Records to process
------------------------------------

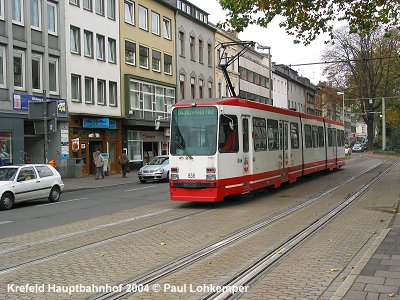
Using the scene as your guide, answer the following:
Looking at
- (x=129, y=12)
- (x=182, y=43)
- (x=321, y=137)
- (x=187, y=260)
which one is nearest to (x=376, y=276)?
(x=187, y=260)

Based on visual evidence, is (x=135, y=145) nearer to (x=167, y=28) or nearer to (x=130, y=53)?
(x=130, y=53)

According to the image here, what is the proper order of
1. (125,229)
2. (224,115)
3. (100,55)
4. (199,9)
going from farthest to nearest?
(199,9) < (100,55) < (224,115) < (125,229)

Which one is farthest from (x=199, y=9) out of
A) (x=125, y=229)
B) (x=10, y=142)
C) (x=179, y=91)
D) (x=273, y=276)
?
(x=273, y=276)

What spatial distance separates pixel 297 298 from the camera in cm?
547

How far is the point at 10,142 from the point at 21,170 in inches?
385

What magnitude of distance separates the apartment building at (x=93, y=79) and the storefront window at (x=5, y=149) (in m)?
3.86

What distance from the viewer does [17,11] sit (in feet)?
86.9

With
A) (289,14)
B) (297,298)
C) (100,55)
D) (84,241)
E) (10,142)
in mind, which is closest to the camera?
(297,298)

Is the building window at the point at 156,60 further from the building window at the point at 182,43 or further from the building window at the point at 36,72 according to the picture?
the building window at the point at 36,72

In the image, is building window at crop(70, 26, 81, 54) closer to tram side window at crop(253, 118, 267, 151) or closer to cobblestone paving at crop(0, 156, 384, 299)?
tram side window at crop(253, 118, 267, 151)

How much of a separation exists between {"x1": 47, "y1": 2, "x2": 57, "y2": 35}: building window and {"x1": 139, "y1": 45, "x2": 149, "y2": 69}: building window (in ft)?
30.6

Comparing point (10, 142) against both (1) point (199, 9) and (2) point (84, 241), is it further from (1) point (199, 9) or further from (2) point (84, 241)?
(1) point (199, 9)

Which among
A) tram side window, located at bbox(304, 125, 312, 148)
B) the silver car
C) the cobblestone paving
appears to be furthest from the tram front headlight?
the silver car

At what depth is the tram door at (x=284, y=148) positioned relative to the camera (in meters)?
18.5
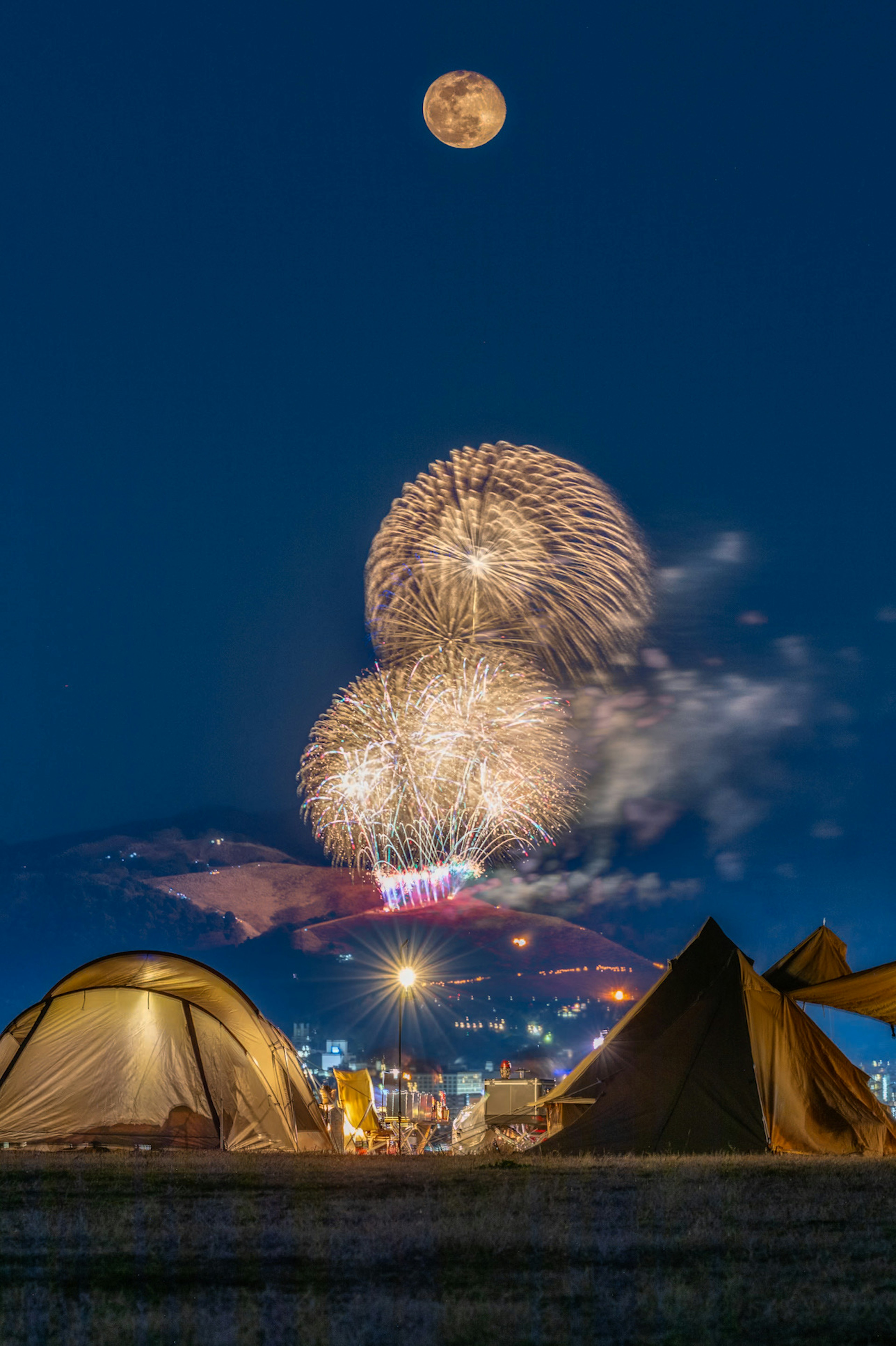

------------------------------------

What you should do
Please reproduce the lines from the one containing "At what depth" through the last of the lines, both ends included, leaving out the pictures.

Result of the task
At what depth is the tram door at (x=284, y=148) positioned relative to the camera (in meters)?
18.5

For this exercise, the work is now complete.